Don Fabrizio è lo splendore dell’ultima nobiltà
C’è un uomo, nel cuore sfarinato della Sicilia ottocentesca, che non somiglia a nessun altro. Non grida, non impone, non cerca di salvare niente. Ma osserva. Si chiama Don Fabrizio, Principe di Salina, ed è un aristocratico che sa morire con grazia.
Dentro Il Gattopardo, il romanzo unico e irripetibile di Giuseppe Tomasi di Lampedusa, non c’è la nostalgia. C’è qualcosa di più tagliente: la lucidità. Lo sguardo alto e insieme disilluso di un uomo che ha compreso prima degli altri che tutto sta cambiando, e che a lui non resta che attraversare il declino con lo stile di chi sceglie persino come cadere.
Don Fabrizio è scienza e carne, matematica e malinconia, saggezza e solitudine. Ma sopra ogni cosa, è eleganza. Non quella delle stoffe pregiate o delle posate d’argento lucidate con il panno di lino. È l’eleganza della mente, del gesto controllato, della parola dosata.
Cammina tra i saloni della sua casa come se calpestasse il passato, con lo stesso rispetto con cui si sfiora una reliquia. Guarda i cieli siciliani non per leggerci Dio, ma per misurarne la distanza. Il suo modo di stare al mondo somiglia a un addio che non fa rumore.

Il Gattopardo
La figlia e l’affetto silenzioso che non chiede nulla
Nel rapporto con la figlia c’è tenerezza incisa, come certi intagli nelle cornici antiche che non si notano subito, ma resistono al tempo. Don Fabrizio è un padre, prima di essere Principe. Nei silenzi, negli sguardi, nelle concessioni minime che dicono tutto.
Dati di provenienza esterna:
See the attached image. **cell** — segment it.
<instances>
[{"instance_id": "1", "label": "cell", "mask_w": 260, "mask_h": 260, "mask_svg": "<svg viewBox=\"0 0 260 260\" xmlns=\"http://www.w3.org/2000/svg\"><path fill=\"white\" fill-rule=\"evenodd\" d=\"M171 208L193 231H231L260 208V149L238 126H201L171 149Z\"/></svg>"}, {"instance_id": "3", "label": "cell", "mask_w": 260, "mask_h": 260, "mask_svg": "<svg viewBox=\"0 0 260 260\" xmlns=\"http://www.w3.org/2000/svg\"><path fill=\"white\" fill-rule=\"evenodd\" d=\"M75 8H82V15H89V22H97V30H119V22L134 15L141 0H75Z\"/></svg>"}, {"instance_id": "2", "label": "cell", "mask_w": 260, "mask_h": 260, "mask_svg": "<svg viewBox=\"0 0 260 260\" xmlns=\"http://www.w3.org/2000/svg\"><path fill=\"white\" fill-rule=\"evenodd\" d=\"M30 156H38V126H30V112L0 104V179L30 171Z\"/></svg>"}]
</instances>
Lei gli appartiene come appartiene la Sicilia: non per diritto, ma per destino. Si capiscono nel non detto, si somigliano nei margini, si sfiorano più con l’anima che con le mani. In quell’intesa quieta, sospesa tra l’amore e la rassegnazione, si legge la parte più intima del romanzo.
Una terra che si sbriciola con dignità
La Sicilia che descrive Tomasi di Lampedusa non è mai solo sfondo. È corpo, odore, sangue. È un’isola che non cambia, che resiste a ogni rivoluzione più per stanchezza che per orgoglio. C’è l’arrivo dei Garibaldini e l’Unità d’Italia.
I baroni fingono di cedere, i borghesi si travestono da riformatori, e tutto resta com’era. Perché qui, per far sì che tutto rimanga com’è, bisogna che tutto cambi. E Don Fabrizio lo sa. Ha capito che la decadenza è un’arte, e lui è uno dei pochi a saperla praticare senza sporcarsi le mani.
Una bellezza che sa farsi ombra
Don Fabrizio vuole che la sua epoca finisca senza rumore e senza volgarità, come un abito che scivola via dalle spalle. E in questo risiede la sua nobiltà più profonda. Non nei titoli, non nei privilegi, ma nella sua capacità di accompagnare la decadenza senza svendersi al presente.
Una Sicilia che sa di sabbia, seta e sudore. Un uomo che ama senza chiedere nulla in cambio. Un libro che non urla, ma incide. Come un graffio che non sanguina, ma resta.